Following his death, the Athens Institute for Contemporary Art presented a month-long exhibition featuring Ayers's work titled "Out There: Photographs in the spirit of Jeremy Ayers." In addition to photographs taken by Ayers, the exhibit included photography done by other artists taken "in the same spirit" of his work.

In 2017 Ayers's friend Michael Stipe presented an art installation in his honor at Moogfest in Durham, North Carolina. The installation, titled "Jeremy Dance," featured footage of Ayers dancing to a 120 beats per minute disco song; Stipe then paired the dancing footage with music specially composed (using a Moog synthesizer and a Roland Juno) to match Ayers's movements.
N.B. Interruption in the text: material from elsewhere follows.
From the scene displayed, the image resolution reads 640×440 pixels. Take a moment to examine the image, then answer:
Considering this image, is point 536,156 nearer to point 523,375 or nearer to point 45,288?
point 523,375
In 2021 German entomologist Phillip Hoenle discovered a new species of ant, which he sent to Yale University taxonomic expert Douglas Booher. After receiving the blessing of Stipe, Booher decided to name the ant Strumigenys ayersthey after Ayers. The "they" in ayersthey refers to the singular they "in a celebration of gender diversity." According to Booher, Ayers himself identified as a gay man; the "they" suffix was intended to honor both Ayers's LGBT activism and the non-binary community.